- The task
Carry on the passage about the Makhlouf family and Syria's economy, picking up after its final sentence.
[[ Supplied passage open ]]
Hafez Makhlouf was among the leading voices calling for security and military measures against peaceful demonstrations that erupted in Syria in 2011. Former Brigadier General Manaf Tlass, who defected from the regime’s army in 2012, said that Hafez Makhlouf thwarted early settlement attempts in Daraa governorate and led the incursion operation into the al-Omari Mosque.
In a report prepared by the Violation Documentation Center in Syria (VDC), Hafez Makhlouf was named as directly responsible for the killing of demonstrators in Douma city in April 2011. He was also reported to order elements from Division 40 to practice “the worst forms of torture and violations against detainees.”
In 2017, the United States imposed sanctions on Ihab Makhlouf for helping his brother Rami evade international sanctions and for moving his assets abroad.
According to the Panama Papers leaked in 2016, Rami Makhlouf’s brother, Ihab, was a secret manager to Hoxim Lane Management Corporation, founded in June 1998 and closed in March 2012.
A family rift over wealth
Enab Baladi contacted Firas al-Assad, the son of Rifat al-Assad (brother of Hafez al-Assad), who said that economic problems caused by the Makhlouf family to the Syrian economy cannot be counted, but what can be known for sure is that the economic situation of Syrian citizens would have been ten times better if it were not for the Makhlouf family corruption.
He added that causes of economic losses in Syria are not limited to misuse of public money or embezzlement but also favoritism and corruption.
Firas al-Assad, a claimed opponent to the al-Assad ruling family in Syria and his father, said that the political power’s decision to not hold accountable any corrupt figures has led to the deterioration of the Syrian economy. He added, had there been a real intention of reform or work, we would have had a different Syria today.
Firas al-Assad posted on Facebook in late 2020, commenting on the public rift between Rami Makhlouf and Asma al-Assad “The dispute is bigger than taxes or Syriatel, or anything inside Syria that the Syrian government can simply lay a hand on. Billions of dollars are at stake; stolen, smuggled, and hidden from the eyes of Bashar al-Asaad over the past ten years.”
When asked about Rami Makhlouf’s implied accusations against Asma al-Assad in his videos, Firas al-Assad said that Rami’s public statements are a “moral downfall” that fit very well with Mohammad Makhlouf’s son, who knows that his problem is with Bashar al-Assad and not with his wife.
According to Firas al-Assad, had Rami Makhlouf’s 4 billion SYP revenues from the two mobile companies been invested, there would have been enough food for Syrian people for five years to go, and it would have provided substantial returns for the Syrian economy.
[[ Supplied passage closed ]]
[[ Study material open ]]
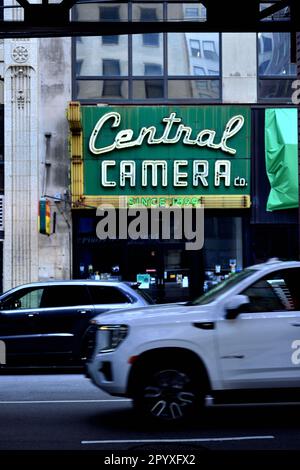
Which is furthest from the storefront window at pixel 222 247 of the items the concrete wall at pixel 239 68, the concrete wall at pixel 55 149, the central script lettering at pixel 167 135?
the concrete wall at pixel 55 149

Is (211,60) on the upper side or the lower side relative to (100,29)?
upper

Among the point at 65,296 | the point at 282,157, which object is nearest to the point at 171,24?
the point at 65,296

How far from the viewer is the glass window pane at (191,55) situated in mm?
22891

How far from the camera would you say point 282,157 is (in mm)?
22281

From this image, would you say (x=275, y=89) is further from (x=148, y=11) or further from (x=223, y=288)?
(x=223, y=288)

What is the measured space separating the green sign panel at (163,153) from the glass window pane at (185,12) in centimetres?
268

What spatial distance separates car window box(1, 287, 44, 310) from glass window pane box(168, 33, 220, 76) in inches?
406

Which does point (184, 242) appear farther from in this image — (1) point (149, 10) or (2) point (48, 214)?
(1) point (149, 10)

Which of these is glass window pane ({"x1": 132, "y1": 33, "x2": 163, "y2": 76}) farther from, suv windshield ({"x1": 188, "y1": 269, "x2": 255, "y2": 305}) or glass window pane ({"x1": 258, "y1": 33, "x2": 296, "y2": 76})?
suv windshield ({"x1": 188, "y1": 269, "x2": 255, "y2": 305})

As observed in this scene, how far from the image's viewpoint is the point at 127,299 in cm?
1488

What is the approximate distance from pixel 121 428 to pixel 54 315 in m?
5.90

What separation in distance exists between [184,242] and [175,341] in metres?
14.1

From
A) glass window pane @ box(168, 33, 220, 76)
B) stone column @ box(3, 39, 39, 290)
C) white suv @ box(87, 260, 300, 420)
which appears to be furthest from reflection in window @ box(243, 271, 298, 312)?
glass window pane @ box(168, 33, 220, 76)
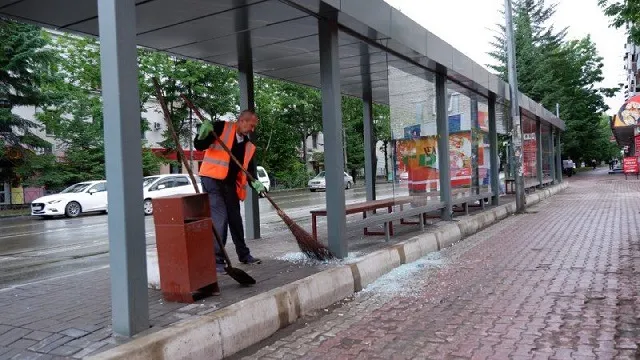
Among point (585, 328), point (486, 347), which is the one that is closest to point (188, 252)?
point (486, 347)

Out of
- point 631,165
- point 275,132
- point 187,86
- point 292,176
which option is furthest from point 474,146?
point 292,176

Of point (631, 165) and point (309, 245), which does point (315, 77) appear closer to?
point (309, 245)

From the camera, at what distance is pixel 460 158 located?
11.6 metres

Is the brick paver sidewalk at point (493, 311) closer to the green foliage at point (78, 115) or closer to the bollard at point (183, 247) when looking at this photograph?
→ the bollard at point (183, 247)

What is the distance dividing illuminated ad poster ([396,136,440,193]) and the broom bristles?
3.63 meters

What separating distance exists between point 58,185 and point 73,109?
4.05 metres

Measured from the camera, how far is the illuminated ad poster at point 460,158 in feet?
36.9

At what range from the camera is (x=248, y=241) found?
8.68 metres

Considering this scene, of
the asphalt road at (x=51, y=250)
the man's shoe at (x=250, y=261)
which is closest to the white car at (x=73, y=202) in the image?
the asphalt road at (x=51, y=250)

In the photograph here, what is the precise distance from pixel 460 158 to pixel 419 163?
2.04m

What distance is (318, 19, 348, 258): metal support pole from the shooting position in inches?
251

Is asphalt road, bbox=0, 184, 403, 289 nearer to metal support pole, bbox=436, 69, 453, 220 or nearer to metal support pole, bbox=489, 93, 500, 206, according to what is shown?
metal support pole, bbox=436, 69, 453, 220

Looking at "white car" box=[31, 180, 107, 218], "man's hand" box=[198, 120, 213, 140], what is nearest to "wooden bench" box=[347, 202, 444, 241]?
"man's hand" box=[198, 120, 213, 140]

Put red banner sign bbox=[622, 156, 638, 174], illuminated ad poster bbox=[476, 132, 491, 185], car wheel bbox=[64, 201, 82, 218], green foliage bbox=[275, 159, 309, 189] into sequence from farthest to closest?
1. green foliage bbox=[275, 159, 309, 189]
2. red banner sign bbox=[622, 156, 638, 174]
3. car wheel bbox=[64, 201, 82, 218]
4. illuminated ad poster bbox=[476, 132, 491, 185]
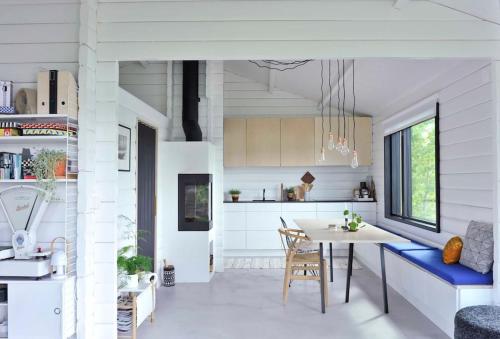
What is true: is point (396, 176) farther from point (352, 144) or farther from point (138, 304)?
point (138, 304)

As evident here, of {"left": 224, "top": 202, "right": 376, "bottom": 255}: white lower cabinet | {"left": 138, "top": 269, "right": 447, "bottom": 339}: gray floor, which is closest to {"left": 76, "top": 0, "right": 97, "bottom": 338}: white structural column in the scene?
{"left": 138, "top": 269, "right": 447, "bottom": 339}: gray floor

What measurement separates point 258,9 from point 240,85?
4.50m

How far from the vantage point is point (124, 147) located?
4.21m

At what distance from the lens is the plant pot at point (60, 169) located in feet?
9.62

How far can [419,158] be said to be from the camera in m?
5.34

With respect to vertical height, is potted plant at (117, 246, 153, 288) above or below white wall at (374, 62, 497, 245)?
below

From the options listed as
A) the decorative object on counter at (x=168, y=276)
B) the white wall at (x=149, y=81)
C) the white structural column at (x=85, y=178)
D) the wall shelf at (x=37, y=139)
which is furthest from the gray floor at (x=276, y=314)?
the white wall at (x=149, y=81)

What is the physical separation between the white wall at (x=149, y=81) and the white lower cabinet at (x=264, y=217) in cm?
223

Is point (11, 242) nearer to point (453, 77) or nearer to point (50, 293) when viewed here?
point (50, 293)

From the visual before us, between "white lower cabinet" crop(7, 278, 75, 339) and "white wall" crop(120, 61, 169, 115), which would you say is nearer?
"white lower cabinet" crop(7, 278, 75, 339)

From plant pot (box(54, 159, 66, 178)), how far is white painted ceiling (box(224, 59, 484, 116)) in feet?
9.65

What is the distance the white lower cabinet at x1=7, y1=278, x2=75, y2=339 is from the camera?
274 cm

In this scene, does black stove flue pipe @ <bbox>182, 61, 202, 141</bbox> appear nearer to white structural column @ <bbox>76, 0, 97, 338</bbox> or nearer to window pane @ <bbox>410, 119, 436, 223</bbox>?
white structural column @ <bbox>76, 0, 97, 338</bbox>

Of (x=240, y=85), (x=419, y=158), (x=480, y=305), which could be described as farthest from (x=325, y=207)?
(x=480, y=305)
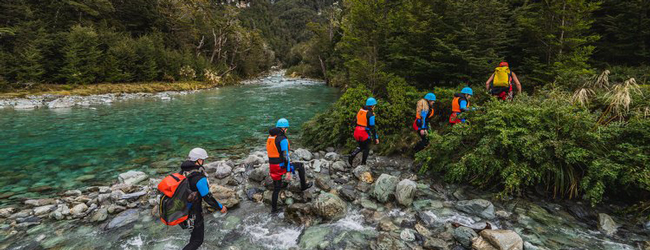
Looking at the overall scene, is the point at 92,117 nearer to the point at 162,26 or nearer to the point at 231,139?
the point at 231,139

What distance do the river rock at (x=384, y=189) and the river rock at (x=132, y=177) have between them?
23.2 ft

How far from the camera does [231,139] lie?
41.7ft

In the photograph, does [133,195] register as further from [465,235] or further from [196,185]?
[465,235]

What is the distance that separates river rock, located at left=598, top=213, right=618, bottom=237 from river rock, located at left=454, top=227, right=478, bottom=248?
96.5 inches

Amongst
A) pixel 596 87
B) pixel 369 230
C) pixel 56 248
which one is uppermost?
pixel 596 87

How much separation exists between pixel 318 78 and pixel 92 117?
42289 mm

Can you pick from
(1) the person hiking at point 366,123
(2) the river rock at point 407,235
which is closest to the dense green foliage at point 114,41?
(1) the person hiking at point 366,123

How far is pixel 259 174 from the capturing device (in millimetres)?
7723

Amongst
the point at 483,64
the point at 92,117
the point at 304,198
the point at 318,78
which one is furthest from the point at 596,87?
the point at 318,78

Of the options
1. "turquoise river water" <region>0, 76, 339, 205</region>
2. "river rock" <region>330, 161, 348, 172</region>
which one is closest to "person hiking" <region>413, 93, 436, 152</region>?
"river rock" <region>330, 161, 348, 172</region>

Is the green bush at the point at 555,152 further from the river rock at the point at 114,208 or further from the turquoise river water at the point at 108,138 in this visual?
the turquoise river water at the point at 108,138

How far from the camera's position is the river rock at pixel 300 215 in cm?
550

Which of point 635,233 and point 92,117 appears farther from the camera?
point 92,117

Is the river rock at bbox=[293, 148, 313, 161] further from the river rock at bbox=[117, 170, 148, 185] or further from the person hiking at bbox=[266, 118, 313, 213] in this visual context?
the river rock at bbox=[117, 170, 148, 185]
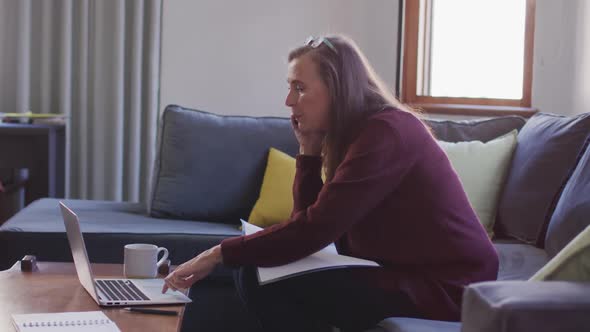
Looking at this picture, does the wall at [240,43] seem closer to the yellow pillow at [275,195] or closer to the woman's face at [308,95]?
the yellow pillow at [275,195]

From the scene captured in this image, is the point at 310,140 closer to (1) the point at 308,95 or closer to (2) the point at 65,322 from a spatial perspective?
(1) the point at 308,95

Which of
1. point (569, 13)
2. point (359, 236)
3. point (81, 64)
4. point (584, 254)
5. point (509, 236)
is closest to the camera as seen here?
point (584, 254)

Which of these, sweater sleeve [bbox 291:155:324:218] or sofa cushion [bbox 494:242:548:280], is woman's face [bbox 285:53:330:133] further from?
sofa cushion [bbox 494:242:548:280]

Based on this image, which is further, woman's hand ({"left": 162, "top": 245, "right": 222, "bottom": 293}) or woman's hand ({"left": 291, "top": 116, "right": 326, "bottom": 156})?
woman's hand ({"left": 291, "top": 116, "right": 326, "bottom": 156})

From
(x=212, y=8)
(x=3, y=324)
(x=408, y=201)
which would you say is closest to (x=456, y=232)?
(x=408, y=201)

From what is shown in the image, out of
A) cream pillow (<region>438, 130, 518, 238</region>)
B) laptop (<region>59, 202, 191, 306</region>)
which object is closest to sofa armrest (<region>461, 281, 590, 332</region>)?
laptop (<region>59, 202, 191, 306</region>)

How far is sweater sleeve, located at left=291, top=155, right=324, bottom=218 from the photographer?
2037mm

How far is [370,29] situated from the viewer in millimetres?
3879

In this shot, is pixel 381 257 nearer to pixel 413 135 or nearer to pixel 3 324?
pixel 413 135

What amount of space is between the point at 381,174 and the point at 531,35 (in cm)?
215

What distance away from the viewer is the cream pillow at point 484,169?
2.63 m

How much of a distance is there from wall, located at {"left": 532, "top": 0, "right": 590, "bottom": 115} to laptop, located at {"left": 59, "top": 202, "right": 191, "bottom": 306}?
6.01 feet

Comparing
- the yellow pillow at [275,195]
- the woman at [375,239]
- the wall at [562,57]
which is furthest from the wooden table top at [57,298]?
the wall at [562,57]

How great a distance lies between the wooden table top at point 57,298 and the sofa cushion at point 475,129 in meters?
1.41
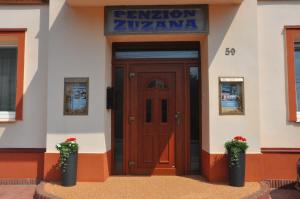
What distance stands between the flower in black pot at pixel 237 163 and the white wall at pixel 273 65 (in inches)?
35.1

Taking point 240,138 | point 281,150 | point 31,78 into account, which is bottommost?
point 281,150

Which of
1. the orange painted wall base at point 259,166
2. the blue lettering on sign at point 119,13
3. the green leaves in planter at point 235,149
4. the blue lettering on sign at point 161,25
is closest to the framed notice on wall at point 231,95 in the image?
the green leaves in planter at point 235,149

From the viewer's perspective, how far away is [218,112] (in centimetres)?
650

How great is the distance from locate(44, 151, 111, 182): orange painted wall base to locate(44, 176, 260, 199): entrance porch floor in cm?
16

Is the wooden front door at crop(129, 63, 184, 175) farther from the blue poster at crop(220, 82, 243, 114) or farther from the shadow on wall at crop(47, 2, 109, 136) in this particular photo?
the blue poster at crop(220, 82, 243, 114)

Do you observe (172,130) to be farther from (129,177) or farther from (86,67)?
(86,67)

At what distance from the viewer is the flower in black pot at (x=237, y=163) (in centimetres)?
602

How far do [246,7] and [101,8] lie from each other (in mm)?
2917

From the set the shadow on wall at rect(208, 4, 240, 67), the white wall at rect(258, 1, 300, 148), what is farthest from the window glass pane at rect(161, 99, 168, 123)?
the white wall at rect(258, 1, 300, 148)

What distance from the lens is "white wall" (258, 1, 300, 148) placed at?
674cm

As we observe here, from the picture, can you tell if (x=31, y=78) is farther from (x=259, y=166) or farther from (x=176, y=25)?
(x=259, y=166)

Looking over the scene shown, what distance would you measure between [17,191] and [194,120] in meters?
3.89

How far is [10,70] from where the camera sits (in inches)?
291

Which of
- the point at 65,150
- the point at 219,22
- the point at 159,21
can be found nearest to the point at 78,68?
the point at 65,150
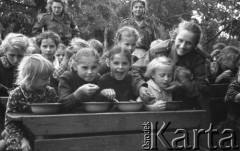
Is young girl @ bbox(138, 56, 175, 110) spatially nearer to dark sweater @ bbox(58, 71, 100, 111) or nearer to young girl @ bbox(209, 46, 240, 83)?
dark sweater @ bbox(58, 71, 100, 111)

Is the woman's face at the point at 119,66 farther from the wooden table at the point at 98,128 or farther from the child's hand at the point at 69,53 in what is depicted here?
the child's hand at the point at 69,53

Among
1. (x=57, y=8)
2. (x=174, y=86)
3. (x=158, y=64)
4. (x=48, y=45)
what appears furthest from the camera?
(x=57, y=8)

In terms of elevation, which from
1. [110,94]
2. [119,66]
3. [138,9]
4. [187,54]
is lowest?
[110,94]

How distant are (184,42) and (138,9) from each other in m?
2.48

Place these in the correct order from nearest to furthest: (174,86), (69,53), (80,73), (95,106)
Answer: (95,106) → (80,73) → (174,86) → (69,53)

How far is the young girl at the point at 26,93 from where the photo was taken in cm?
297

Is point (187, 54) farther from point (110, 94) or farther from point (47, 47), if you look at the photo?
point (47, 47)

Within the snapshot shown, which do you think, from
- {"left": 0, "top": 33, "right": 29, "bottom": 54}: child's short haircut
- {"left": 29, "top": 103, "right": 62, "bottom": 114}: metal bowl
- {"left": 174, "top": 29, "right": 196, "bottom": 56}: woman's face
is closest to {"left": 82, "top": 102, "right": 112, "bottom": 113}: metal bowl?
{"left": 29, "top": 103, "right": 62, "bottom": 114}: metal bowl

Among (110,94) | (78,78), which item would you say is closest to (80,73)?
(78,78)

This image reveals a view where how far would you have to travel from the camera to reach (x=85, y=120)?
2.63 metres

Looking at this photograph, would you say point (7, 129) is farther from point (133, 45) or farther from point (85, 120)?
point (133, 45)

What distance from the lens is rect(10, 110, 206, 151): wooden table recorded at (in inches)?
99.0

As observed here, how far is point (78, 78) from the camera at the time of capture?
3602 millimetres

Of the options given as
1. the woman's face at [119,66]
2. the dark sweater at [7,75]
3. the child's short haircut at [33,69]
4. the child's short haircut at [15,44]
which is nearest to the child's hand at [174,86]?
the woman's face at [119,66]
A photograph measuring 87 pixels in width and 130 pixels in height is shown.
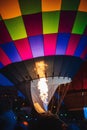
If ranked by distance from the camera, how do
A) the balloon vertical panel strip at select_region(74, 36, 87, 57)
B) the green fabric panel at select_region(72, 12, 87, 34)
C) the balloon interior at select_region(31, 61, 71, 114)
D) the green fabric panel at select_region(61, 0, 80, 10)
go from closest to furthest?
the green fabric panel at select_region(61, 0, 80, 10) → the green fabric panel at select_region(72, 12, 87, 34) → the balloon interior at select_region(31, 61, 71, 114) → the balloon vertical panel strip at select_region(74, 36, 87, 57)

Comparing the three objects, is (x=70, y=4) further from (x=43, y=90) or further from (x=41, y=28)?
(x=43, y=90)

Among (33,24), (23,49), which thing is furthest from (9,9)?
(23,49)

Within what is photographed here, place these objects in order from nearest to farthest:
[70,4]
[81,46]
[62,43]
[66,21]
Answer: [70,4] < [66,21] < [62,43] < [81,46]

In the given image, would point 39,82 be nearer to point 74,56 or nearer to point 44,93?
point 44,93

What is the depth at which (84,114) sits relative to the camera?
856 centimetres

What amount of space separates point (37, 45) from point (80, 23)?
0.88 metres

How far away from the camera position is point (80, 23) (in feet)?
15.9

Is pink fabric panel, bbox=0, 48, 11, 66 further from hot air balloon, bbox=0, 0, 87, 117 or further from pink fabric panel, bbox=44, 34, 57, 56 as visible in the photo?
pink fabric panel, bbox=44, 34, 57, 56

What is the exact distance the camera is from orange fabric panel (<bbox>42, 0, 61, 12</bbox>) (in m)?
4.32

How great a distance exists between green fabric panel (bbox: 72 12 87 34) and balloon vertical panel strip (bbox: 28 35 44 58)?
65 centimetres

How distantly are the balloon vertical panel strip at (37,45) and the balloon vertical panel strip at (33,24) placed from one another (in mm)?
89

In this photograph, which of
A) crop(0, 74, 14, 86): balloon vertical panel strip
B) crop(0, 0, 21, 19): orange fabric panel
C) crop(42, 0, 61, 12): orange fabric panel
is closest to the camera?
crop(0, 0, 21, 19): orange fabric panel

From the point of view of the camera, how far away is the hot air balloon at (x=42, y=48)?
14.9ft

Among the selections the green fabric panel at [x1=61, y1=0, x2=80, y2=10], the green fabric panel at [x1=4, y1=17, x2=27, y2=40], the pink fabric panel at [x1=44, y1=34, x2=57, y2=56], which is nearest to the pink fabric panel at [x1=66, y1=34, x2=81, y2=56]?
the pink fabric panel at [x1=44, y1=34, x2=57, y2=56]
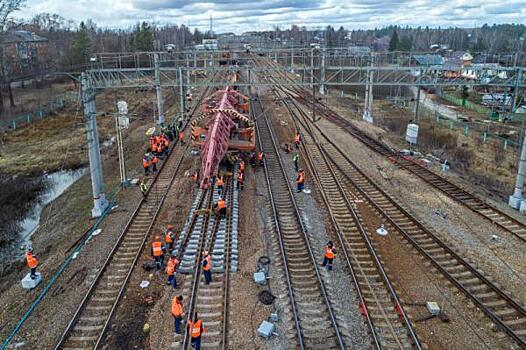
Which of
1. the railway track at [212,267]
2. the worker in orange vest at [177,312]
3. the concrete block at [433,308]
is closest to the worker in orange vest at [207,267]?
the railway track at [212,267]

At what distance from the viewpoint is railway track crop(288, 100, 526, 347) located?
11.2 m

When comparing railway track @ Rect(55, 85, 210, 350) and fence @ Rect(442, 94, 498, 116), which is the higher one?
fence @ Rect(442, 94, 498, 116)

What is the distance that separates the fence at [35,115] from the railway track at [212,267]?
27.7 meters

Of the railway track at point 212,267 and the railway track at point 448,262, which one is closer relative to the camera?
the railway track at point 212,267

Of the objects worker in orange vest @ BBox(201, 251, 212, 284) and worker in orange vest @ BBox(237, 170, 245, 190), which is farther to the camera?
worker in orange vest @ BBox(237, 170, 245, 190)

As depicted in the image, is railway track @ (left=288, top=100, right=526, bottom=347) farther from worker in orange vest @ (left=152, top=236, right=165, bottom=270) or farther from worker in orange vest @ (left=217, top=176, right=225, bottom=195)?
worker in orange vest @ (left=152, top=236, right=165, bottom=270)

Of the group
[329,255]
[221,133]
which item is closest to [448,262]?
[329,255]

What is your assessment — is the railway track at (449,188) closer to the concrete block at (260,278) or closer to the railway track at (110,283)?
the concrete block at (260,278)

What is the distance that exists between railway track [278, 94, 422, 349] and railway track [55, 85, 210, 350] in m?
6.93

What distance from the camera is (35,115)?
41969 mm

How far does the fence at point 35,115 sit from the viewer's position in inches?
1502

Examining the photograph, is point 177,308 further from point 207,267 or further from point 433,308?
point 433,308

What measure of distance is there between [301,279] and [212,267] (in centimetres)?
283

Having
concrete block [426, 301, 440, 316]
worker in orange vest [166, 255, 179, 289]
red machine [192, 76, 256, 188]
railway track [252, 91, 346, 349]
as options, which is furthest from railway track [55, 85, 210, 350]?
concrete block [426, 301, 440, 316]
[[ Study material closed ]]
- Output
Economic analyst and researcher Khaled Turkawi told Enab Baladi that the Makhlouf dynasty had positively impacted the regime and negatively affected Syria. Before 2011, Makhlouf attempted to expel foreign investors and businessmen from Syria.
According to Turkawi, Hafez al-Assad used socialism to monopolize the Syrian economy, and after Bashar al-Assad inherited the presidency he abandoned his father’s methods of monopolization and focused instead on using Rami Makhlouf and some businessmen to build a financial empire.
Syrians live in extreme poverty
In June 2020, Reuters cited the United Nations World Food Program (WFP) spokeswoman Elizabeth Byers who noted that nine million and 300 thousand people in Syria lack sufficient food.
Byers said that the number of Syrians lacking basic foodstuffs increased by 1 million and 400,000 during the first half of 2020.
Food prices went up by more than 200 percent in less than one year, and the WFP spokesperson has attributed this to the economic meltdown in Lebanon and preventive measures taken against the COVID-19 pandemic to curb its spread.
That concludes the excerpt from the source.